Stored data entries
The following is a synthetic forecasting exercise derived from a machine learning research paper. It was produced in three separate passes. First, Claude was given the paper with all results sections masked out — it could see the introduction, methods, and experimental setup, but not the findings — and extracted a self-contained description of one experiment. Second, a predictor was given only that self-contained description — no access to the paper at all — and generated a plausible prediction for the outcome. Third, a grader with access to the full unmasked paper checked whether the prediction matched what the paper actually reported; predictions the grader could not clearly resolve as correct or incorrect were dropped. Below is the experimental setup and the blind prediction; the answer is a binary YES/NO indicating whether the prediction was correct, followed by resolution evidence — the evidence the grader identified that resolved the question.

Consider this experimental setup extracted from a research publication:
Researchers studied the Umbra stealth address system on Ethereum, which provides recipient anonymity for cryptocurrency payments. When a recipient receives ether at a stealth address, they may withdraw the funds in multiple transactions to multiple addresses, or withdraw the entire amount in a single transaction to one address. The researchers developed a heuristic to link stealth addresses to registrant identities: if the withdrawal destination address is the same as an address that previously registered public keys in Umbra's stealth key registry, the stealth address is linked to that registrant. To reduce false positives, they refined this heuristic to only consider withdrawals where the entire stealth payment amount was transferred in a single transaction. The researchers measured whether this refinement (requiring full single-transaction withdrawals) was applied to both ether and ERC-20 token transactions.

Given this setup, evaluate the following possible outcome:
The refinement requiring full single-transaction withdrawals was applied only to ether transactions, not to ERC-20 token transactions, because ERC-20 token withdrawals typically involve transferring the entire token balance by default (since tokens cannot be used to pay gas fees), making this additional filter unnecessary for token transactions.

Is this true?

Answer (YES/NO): YES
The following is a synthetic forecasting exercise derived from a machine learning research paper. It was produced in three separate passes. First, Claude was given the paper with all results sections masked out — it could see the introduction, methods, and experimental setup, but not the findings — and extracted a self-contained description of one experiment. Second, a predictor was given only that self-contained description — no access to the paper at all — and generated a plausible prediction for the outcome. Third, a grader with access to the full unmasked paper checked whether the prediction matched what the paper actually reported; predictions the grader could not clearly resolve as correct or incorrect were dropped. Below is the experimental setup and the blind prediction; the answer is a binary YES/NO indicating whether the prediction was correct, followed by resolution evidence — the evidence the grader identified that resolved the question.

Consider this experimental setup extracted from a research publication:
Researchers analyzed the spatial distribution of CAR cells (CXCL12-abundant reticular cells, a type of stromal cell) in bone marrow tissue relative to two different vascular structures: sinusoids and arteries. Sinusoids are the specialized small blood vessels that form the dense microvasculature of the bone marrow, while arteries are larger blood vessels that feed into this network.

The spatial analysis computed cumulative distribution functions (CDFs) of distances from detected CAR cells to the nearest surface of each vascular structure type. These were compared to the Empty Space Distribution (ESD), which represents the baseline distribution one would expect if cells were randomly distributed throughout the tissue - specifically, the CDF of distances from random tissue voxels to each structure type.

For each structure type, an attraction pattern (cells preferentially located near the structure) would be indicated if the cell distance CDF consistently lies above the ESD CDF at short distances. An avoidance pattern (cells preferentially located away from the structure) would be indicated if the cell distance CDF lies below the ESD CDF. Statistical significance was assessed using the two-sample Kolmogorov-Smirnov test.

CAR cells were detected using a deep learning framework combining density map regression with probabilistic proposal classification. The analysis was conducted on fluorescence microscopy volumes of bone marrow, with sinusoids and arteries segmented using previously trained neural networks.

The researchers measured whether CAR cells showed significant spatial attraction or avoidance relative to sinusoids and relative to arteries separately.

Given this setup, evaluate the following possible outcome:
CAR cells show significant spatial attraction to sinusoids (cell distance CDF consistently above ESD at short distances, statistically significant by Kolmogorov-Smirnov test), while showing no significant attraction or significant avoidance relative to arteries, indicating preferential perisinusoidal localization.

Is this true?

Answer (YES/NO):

Work instructions » Write the data out once more. Keep every word the same.

Exercise result »
The following is a synthetic forecasting exercise derived from a machine learning research paper. It was produced in three separate passes. First, Claude was given the paper with all results sections masked out — it could see the introduction, methods, and experimental setup, but not the findings — and extracted a self-contained description of one experiment. Second, a predictor was given only that self-contained description — no access to the paper at all — and generated a plausible prediction for the outcome. Third, a grader with access to the full unmasked paper checked whether the prediction matched what the paper actually reported; predictions the grader could not clearly resolve as correct or incorrect were dropped. Below is the experimental setup and the blind prediction; the answer is a binary YES/NO indicating whether the prediction was correct, followed by resolution evidence — the evidence the grader identified that resolved the question.

Consider this experimental setup extracted from a research publication:
Researchers studied the Umbra stealth address system on Ethereum, which provides recipient anonymity for cryptocurrency payments. When a recipient receives ether at a stealth address, they may withdraw the funds in multiple transactions to multiple addresses, or withdraw the entire amount in a single transaction to one address. The researchers developed a heuristic to link stealth addresses to registrant identities: if the withdrawal destination address is the same as an address that previously registered public keys in Umbra's stealth key registry, the stealth address is linked to that registrant. To reduce false positives, they refined this heuristic to only consider withdrawals where the entire stealth payment amount was transferred in a single transaction. The researchers measured whether this refinement (requiring full single-transaction withdrawals) was applied to both ether and ERC-20 token transactions.

Given this setup, evaluate the following possible outcome:
The refinement requiring full single-transaction withdrawals was applied only to ether transactions, not to ERC-20 token transactions, because ERC-20 token withdrawals typically involve transferring the entire token balance by default (since tokens cannot be used to pay gas fees), making this additional filter unnecessary for token transactions.

Is this true?

Answer (YES/NO): YES
The following is a synthetic forecasting exercise derived from a machine learning research paper. It was produced in three separate passes. First, Claude was given the paper with all results sections masked out — it could see the introduction, methods, and experimental setup, but not the findings — and extracted a self-contained description of one experiment. Second, a predictor was given only that self-contained description — no access to the paper at all — and generated a plausible prediction for the outcome. Third, a grader with access to the full unmasked paper checked whether the prediction matched what the paper actually reported; predictions the grader could not clearly resolve as correct or incorrect were dropped. Below is the experimental setup and the blind prediction; the answer is a binary YES/NO indicating whether the prediction was correct, followed by resolution evidence — the evidence the grader identified that resolved the question.

Consider this experimental setup extracted from a research publication:
Researchers analyzed the spatial distribution of CAR cells (CXCL12-abundant reticular cells, a type of stromal cell) in bone marrow tissue relative to two different vascular structures: sinusoids and arteries. Sinusoids are the specialized small blood vessels that form the dense microvasculature of the bone marrow, while arteries are larger blood vessels that feed into this network.

The spatial analysis computed cumulative distribution functions (CDFs) of distances from detected CAR cells to the nearest surface of each vascular structure type. These were compared to the Empty Space Distribution (ESD), which represents the baseline distribution one would expect if cells were randomly distributed throughout the tissue - specifically, the CDF of distances from random tissue voxels to each structure type.

For each structure type, an attraction pattern (cells preferentially located near the structure) would be indicated if the cell distance CDF consistently lies above the ESD CDF at short distances. An avoidance pattern (cells preferentially located away from the structure) would be indicated if the cell distance CDF lies below the ESD CDF. Statistical significance was assessed using the two-sample Kolmogorov-Smirnov test.

CAR cells were detected using a deep learning framework combining density map regression with probabilistic proposal classification. The analysis was conducted on fluorescence microscopy volumes of bone marrow, with sinusoids and arteries segmented using previously trained neural networks.

The researchers measured whether CAR cells showed significant spatial attraction or avoidance relative to sinusoids and relative to arteries separately.

Given this setup, evaluate the following possible outcome:
CAR cells show significant spatial attraction to sinusoids (cell distance CDF consistently above ESD at short distances, statistically significant by Kolmogorov-Smirnov test), while showing no significant attraction or significant avoidance relative to arteries, indicating preferential perisinusoidal localization.

Is this true?

Answer (YES/NO):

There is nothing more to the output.